** PASSAGE SHOWN follows **
I recently went to one of the most profound and joyful memorials I have ever attended, held for Ian Timothy Whitcomb (July 10, 1941-April 19, 2020).
Covid sidelined everything including a proper goodbye. That would have to wait until his celebration of life wouldn’t contribute to someone else’s. It is nearly impossible to write about this event, (graciously hosted by The Valley Jazz Club in Los Angeles) without mentioning his contributions, so I won’t even try.
A musician, entertainer, educator, writer, composer of music, Grammy nominee, television producer, chart topping pop star, actor and broadcaster. The term one in a million is an overused trope but I don’t think million is large enough. He didn’t dabble in these careers; they were all successful. It is indeed rare to get a full obituary article in the New York Times. Ian did.
Ian suffered a stroke in 2012 which led to complications, and anyone who has been a caretaker knows that can drain even the hardiest of humans. His lovely wife Regina needed a helping hand. Covid made any kind of gathering almost impossible and with the enormity of planning such an event, it almost didn’t happen. Dan Levinson stepped up and orchestrated and organized a truly beautiful afternoon. The house band that volunteered their talents were: Keith Elliott, trombone; Chris Tedesco, cornet; Benny Brydern, violin; Geoff Nudell, sax/clarinet; Marquis Howell, bass; Gareth Price, drums; Sue Keller, piano; John Reynolds, guitar; Janet Klein, vocals; and Molly Ryan, vocals.
** End of PASSAGE SHOWN **
* _TASK SET_:
1 - According to the piece on Ian Whitcomb's memorial, which venue hosted the event?
2 - Write the next part of the piece on Ian Whitcomb's memorial, starting after its last sentence.
The records have nothing to do with any of this.
** GIVEN INFORMATION follows **
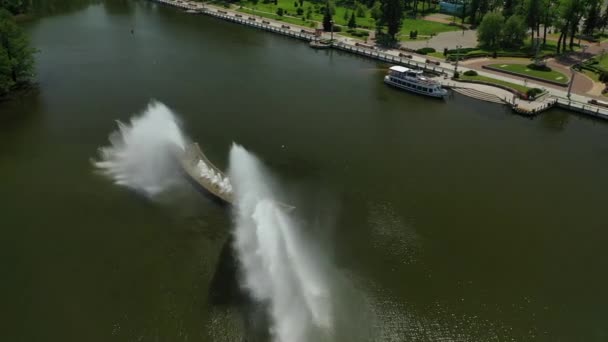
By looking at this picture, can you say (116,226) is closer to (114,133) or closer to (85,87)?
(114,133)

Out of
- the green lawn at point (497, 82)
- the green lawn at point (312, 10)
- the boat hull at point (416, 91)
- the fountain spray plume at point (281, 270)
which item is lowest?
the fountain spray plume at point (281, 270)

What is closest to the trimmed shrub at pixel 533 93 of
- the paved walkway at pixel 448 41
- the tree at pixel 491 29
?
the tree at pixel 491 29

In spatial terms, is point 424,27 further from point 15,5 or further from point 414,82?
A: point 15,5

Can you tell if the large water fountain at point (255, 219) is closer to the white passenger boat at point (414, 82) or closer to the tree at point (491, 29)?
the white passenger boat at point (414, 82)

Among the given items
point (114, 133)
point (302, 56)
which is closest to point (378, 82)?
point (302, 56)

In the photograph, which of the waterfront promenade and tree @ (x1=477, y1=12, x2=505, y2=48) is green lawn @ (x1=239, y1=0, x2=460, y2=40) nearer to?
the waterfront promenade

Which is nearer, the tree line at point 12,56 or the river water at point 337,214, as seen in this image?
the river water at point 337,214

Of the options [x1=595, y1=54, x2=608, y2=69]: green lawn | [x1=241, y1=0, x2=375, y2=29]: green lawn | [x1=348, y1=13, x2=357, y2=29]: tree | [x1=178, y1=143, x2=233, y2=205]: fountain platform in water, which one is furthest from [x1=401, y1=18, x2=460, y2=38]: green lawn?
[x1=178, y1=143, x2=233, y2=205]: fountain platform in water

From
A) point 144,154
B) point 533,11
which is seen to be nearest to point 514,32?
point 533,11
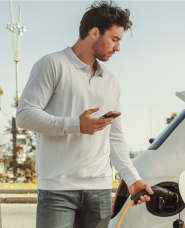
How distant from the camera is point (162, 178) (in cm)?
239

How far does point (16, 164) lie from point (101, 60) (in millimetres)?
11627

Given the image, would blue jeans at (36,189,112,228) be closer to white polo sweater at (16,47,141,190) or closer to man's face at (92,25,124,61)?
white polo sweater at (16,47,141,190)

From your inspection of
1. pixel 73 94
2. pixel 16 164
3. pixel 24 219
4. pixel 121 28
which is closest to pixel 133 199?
** End of GIVEN INFORMATION **
** GIVEN INFORMATION follows **
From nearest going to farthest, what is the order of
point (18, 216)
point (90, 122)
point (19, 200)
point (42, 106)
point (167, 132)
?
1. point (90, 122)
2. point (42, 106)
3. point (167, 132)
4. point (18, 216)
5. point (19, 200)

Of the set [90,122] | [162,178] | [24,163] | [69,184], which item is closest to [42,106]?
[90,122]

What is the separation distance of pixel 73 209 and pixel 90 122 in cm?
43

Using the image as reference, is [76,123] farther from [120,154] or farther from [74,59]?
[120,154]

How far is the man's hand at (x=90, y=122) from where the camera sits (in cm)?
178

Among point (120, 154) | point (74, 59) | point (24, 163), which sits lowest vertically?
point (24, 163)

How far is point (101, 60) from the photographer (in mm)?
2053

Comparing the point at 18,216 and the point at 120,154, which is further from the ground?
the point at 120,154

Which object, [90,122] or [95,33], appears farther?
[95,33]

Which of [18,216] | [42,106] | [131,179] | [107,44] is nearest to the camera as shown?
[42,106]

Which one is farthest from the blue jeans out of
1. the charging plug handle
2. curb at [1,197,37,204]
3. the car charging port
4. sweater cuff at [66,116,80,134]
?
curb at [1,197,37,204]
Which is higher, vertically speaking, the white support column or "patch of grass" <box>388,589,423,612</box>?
** End of GIVEN INFORMATION **
** GIVEN INFORMATION follows **
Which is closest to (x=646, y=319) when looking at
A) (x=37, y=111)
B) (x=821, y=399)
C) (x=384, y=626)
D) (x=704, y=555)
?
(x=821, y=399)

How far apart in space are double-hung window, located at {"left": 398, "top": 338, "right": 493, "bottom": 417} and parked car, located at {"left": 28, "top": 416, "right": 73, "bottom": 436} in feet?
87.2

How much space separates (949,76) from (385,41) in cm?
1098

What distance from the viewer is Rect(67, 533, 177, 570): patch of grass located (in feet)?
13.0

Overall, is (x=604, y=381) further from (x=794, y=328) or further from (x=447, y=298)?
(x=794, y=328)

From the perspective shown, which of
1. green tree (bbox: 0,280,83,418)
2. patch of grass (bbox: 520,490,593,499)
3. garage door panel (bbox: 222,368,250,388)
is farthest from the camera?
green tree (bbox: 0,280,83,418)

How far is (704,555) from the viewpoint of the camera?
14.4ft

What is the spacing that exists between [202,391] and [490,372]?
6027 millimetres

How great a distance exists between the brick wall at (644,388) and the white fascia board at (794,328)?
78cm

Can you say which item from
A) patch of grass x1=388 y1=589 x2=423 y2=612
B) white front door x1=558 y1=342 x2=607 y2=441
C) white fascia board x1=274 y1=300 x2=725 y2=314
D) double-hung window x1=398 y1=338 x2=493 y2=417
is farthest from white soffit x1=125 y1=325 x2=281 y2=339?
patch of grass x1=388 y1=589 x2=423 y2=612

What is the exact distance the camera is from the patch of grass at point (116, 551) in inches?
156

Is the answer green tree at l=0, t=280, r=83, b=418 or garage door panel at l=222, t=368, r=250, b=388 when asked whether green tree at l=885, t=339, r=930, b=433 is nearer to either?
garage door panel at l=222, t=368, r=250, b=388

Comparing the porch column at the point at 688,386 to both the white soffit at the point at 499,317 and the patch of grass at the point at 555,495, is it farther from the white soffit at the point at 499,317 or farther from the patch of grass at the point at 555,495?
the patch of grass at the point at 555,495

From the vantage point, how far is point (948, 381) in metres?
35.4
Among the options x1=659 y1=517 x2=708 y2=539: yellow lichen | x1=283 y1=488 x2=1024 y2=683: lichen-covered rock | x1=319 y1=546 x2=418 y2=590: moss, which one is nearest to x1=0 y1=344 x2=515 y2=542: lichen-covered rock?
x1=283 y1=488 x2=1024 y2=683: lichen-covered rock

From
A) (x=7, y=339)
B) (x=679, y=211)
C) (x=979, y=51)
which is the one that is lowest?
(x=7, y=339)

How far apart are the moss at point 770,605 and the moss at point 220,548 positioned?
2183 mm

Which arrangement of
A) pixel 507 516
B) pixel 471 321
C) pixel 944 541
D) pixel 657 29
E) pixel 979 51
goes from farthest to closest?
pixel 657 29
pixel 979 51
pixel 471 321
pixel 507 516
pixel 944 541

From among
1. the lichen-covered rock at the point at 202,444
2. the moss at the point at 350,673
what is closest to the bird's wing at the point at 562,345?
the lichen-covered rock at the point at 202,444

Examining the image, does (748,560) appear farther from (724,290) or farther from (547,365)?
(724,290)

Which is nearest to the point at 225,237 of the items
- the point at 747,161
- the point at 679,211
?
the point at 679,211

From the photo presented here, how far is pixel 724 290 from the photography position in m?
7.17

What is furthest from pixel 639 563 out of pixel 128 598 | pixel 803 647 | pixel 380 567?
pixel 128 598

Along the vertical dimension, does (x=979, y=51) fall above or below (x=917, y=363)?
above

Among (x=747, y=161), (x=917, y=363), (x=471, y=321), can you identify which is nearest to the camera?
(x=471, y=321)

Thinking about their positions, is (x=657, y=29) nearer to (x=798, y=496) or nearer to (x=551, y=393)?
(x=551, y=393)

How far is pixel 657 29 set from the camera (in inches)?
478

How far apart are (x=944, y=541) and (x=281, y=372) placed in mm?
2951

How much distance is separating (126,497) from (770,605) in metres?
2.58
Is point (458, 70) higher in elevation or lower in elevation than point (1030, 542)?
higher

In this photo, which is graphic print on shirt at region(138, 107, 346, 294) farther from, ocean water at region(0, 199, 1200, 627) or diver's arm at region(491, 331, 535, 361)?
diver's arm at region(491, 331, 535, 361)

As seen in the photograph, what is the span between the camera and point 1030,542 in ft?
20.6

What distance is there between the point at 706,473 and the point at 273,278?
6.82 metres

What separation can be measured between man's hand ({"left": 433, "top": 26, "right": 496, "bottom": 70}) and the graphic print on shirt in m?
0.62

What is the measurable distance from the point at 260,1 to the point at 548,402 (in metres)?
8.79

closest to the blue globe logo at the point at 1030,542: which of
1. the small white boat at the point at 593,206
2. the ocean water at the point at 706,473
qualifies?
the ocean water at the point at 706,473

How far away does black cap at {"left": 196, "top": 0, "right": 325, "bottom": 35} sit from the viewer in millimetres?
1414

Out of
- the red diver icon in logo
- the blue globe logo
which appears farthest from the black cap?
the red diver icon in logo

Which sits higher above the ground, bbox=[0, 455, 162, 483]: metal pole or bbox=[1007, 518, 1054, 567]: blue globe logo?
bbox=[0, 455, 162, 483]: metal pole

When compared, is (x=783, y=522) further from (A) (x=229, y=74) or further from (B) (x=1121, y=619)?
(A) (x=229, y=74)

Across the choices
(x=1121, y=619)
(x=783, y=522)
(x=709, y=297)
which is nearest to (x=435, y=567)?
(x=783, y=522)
** End of GIVEN INFORMATION **
* _OUTPUTS BY TASK_:
1 - The Valley Jazz Club in Los Angeles.

2 -
Others that lent their talents to celebrate Ian were:
Sheila Murphy-Nelson, vocal; Guerin Barry, whistler; Scott Pitzer, uke/vocals. And numerous others who told stories of his humor, kindness, and that unique ability to make others feel special.
The last tune of the day was a sing along: “We’ll Meet Again.” A photo montage film played, and it was hard not to feel the loss, even if you had not known him.
After the main event in the afternoon there was another in the evening at Casey’s Tavern. There were more musical tributes at the rustic Los Angeles bar. The overall theme of the day and evening was how much joy Ian gave and his love for the old tunes. Everyone knew of his accomplishments, but accomplishments do not trigger the love that was palpable.
As I was waiting my turn to pay my respects to Regina, someone else was talking about having been to funerals and heard people speak about what a wonderful person the deceased was, and her own inner monologue was, “Really? Are we talking about the same dead guy?”
When it was my turn to speak, I expressed how the afternoon affected me and how I was genuinely sad that I didn’t know him. Regina said, “He really was as wonderful as everyone said.” I had no doubt.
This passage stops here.